Outrossim, importa asseverar que não se pode, indubitavelmente, julgar alguém sem que a este seja assegurada a ampla possibilidade de se defender. Subtrai-se tal garantia do chamado due process of law, plenamente acolhido por grande parte dos Estados, notadamente por aqueles de conotação de Estado Democrática de Direito.

 Inelegibilidade 

O Supremo Tribunal Federal (STF) aprovou em 2016 a regra a ser seguida pelos demais tribunais – segundo a qual só uma câmara de vereadores poderá tornar inelegível um prefeito que teve suas contas de governo ou gestão rejeitadas por um tribunal de contas. O julgamento do STF buscou resolver uma dúvida contida na Lei da Ficha Limpa, aprovada em 2010, que ampliou as hipóteses em que um político fica impedido de disputar eleições e assumir um mandato.

Desde então, a Justiça Eleitoral considerava que a desaprovação, por um tribunal de contas, das contas de gestão (mais detalhadas, em que o prefeito também ordena gastos específicos, por exemplo) bastava para tornar o prefeito inelegível.

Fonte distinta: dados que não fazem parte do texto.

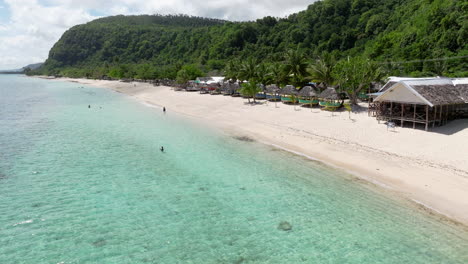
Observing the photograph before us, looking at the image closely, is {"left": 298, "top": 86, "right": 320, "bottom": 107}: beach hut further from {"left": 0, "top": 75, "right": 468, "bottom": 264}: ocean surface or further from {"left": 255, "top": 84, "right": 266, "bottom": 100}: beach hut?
{"left": 0, "top": 75, "right": 468, "bottom": 264}: ocean surface

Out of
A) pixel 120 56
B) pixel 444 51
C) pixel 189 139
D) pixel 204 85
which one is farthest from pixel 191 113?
pixel 120 56

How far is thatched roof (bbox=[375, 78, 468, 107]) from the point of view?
1961 cm

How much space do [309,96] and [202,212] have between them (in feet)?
71.7

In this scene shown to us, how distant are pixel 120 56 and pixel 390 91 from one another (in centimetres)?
14718

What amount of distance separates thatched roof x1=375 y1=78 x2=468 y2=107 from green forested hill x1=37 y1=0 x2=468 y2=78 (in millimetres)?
13382

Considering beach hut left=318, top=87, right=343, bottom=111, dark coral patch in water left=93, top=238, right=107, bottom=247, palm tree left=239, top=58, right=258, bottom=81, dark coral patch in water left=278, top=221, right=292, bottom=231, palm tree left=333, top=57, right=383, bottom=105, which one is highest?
palm tree left=239, top=58, right=258, bottom=81

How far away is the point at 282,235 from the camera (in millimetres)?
10562

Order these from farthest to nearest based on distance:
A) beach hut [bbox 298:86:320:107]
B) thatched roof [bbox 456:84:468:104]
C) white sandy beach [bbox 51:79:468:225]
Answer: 1. beach hut [bbox 298:86:320:107]
2. thatched roof [bbox 456:84:468:104]
3. white sandy beach [bbox 51:79:468:225]

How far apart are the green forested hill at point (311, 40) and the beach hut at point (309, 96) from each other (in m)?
5.17

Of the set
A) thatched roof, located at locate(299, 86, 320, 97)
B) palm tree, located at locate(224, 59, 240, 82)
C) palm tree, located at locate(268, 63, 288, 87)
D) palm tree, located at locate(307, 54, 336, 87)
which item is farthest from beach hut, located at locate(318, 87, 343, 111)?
palm tree, located at locate(224, 59, 240, 82)

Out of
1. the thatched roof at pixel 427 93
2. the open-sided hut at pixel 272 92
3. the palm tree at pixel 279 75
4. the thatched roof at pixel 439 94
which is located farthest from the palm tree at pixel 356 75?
the palm tree at pixel 279 75

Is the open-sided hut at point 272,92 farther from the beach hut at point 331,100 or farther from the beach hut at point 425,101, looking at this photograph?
the beach hut at point 425,101

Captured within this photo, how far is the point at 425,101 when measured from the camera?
19062mm

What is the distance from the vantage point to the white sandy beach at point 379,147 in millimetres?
12680
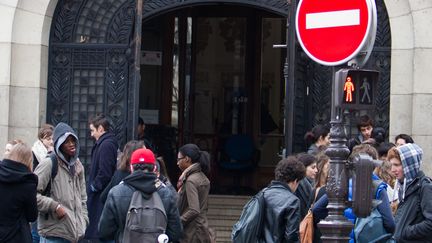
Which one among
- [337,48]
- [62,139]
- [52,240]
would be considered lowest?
[52,240]

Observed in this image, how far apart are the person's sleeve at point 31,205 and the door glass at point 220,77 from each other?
863 cm

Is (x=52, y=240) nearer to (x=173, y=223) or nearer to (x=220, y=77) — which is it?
(x=173, y=223)

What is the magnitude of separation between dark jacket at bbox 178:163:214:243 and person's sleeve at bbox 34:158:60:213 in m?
1.47

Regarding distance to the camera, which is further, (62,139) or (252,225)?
(62,139)

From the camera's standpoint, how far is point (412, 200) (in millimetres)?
9461

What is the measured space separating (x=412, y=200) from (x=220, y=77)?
9883 millimetres

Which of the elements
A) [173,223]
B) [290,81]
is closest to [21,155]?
[173,223]

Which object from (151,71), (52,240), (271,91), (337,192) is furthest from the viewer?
(271,91)

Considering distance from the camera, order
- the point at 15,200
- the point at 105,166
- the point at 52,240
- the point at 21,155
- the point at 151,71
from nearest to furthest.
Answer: the point at 15,200, the point at 21,155, the point at 52,240, the point at 105,166, the point at 151,71

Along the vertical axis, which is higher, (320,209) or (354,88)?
(354,88)

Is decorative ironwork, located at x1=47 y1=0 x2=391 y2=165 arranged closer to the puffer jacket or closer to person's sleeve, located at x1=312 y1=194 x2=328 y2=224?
the puffer jacket

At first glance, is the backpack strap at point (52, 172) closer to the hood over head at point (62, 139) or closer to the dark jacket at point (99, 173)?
the hood over head at point (62, 139)

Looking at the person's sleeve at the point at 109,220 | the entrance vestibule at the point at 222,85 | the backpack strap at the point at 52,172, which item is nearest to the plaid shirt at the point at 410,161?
the person's sleeve at the point at 109,220

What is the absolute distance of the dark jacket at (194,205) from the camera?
39.1ft
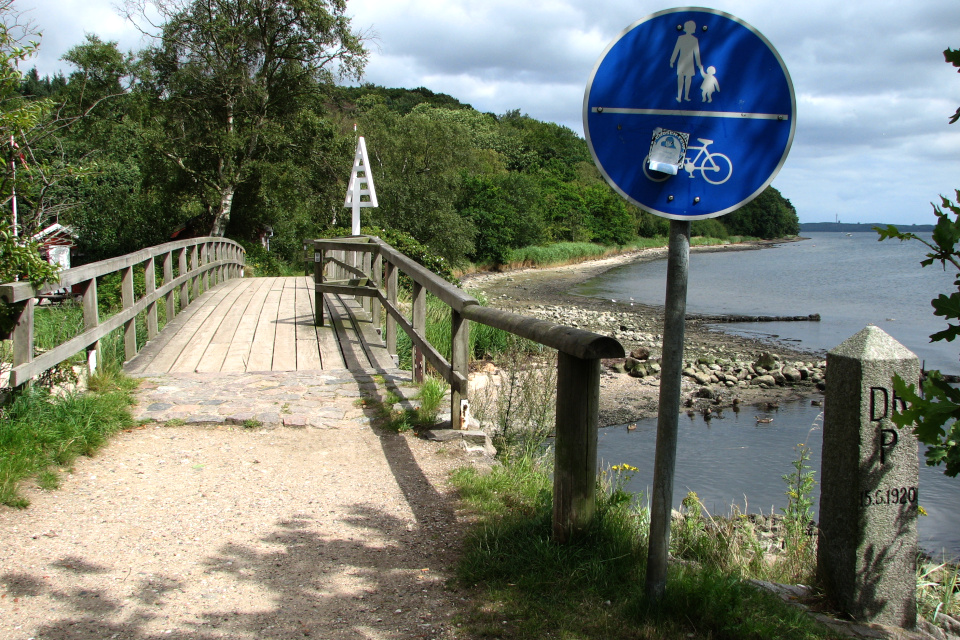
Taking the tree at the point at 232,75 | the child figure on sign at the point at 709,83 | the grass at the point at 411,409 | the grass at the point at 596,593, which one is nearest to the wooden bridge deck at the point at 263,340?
the grass at the point at 411,409

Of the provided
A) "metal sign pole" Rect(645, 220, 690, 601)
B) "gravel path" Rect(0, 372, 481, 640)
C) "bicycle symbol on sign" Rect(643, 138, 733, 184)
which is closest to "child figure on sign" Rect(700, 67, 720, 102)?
"bicycle symbol on sign" Rect(643, 138, 733, 184)

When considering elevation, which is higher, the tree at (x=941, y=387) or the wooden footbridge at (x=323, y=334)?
the tree at (x=941, y=387)

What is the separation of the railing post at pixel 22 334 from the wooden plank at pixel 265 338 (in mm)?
2527

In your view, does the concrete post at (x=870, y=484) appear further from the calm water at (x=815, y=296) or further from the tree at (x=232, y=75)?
the tree at (x=232, y=75)

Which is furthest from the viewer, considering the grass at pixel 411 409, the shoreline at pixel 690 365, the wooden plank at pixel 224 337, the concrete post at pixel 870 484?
the shoreline at pixel 690 365

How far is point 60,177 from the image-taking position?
667cm

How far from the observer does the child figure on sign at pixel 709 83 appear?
2.32 meters

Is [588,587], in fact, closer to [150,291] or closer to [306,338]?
[306,338]

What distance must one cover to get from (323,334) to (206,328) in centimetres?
160

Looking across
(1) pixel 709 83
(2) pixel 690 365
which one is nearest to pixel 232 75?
(2) pixel 690 365

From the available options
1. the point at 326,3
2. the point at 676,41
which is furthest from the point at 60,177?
the point at 326,3

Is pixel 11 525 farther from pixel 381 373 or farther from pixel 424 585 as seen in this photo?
pixel 381 373

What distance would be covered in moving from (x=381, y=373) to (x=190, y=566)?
3858 mm

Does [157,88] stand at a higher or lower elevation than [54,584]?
higher
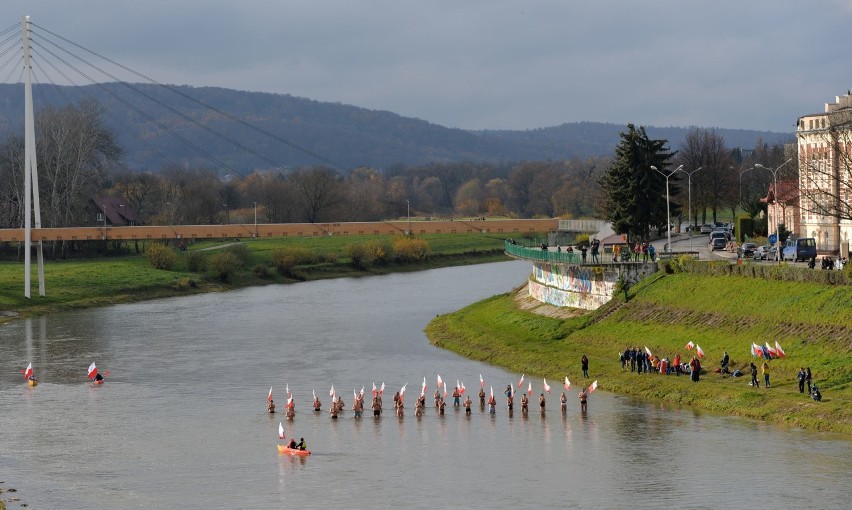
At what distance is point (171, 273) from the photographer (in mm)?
117500

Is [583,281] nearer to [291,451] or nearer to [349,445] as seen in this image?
[349,445]

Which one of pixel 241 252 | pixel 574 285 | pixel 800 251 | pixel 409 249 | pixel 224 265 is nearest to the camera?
pixel 800 251

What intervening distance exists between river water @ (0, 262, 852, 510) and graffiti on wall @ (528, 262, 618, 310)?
34.0 feet

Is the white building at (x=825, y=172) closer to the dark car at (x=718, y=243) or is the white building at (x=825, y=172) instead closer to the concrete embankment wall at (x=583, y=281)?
the dark car at (x=718, y=243)

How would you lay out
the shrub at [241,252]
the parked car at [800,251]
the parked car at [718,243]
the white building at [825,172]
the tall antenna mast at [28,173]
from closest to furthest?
1. the parked car at [800,251]
2. the white building at [825,172]
3. the parked car at [718,243]
4. the tall antenna mast at [28,173]
5. the shrub at [241,252]

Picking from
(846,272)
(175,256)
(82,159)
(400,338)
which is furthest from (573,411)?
(82,159)

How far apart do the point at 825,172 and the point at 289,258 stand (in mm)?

A Lei da Ficha Limpa determinou que ficariam inelegíveis candidatos que tiveram contas rejeitadas “pelo órgão competente”. A dúvida se dava em relação a qual órgão caberia tal decisão: se somente um tribunal de contas ou a câmara municipal de vereadores.

Por maioria, os ministros decidiram que, independentemente de se tratarem de contas de gestão ou de governo (com números globais de receitas e despesas), é necessário sempre a desaprovação das contas pelas câmaras de vereadores para tornar alguém inelegível.

Assim, a desaprovação por um tribunal de contas não basta para tirar um prefeito da disputa – seria necessário também uma rejeição por ao menos dois terços da câmara dos vereadores. “O parecer técnico elaborado pelo tribunal de contas tem natureza meramente opinativa, competindo exclusivamente à câmara de vereadores o julgamento das contas anuais do chefe do poder executivo local”, diz trecho da regra aprovada pelo STF.

Omissão dos vereadores

Na mesma sessão, os ministros também discutiram o que aconteceria se, após a rejeição das contas por um tribunal de contas, a câmara dos vereadores não analisasse as contas. Chegou-se à conclusão que a omissão pelo Legislativo não inviabiliza a candidatura. Por outro lado, os ministros alertaram que essa omissão não impede que os parlamentares venham a ser responsabilizados por descumprir tal dever e também não impede que o prefeito responda a ações por improbidade ou criminais em caso de má gestão dos recursos públicos.

“Estamos decidindo que se as contas de gestão do prefeito forem rejeitadas, mas a câmara não deliberar, fica por isso mesmo. Estamos decidindo também que, se as contas de governo forem rejeitadas pelo tribunal de contas e a câmara não deliberar, fica por isso mesmo. Gostaria de consignar que isso é um retrocesso”, alertou o ministro Luís Roberto Barroso, que votou contra.

“Havendo aspectos ligados a ação de improbidade administrativa, o MP, a despeito da não deliberação da Câmara, poderá propor ação de improbidade. Ou também até mesmo questões penais. Portanto, aqui o debate está adstrito à inegibilidade”, ressalvou Gilmar Mendes.

“A sanção é tão grave, que o silêncio da câmara não pode acarretar essa sanção gravíssima, que é a inelegibilidade. É um direito fundamental do cidadão se candidatar. Agora, há outras consequências, de ordem criminal, cível, administrativa”, resumiu o presidente do STF na época Ricardo Lewandowski. 

O ICURURUPU tentou contato com a assessoria do ex prefeito de Cururupu para que pudesse se posicionar sobre a decisão da Câmaras mais até a publicação dessa matéria não tivemos retorno, desta forna deixamos o espaço para que o ex prefeito se assim entender, possa se posicionar.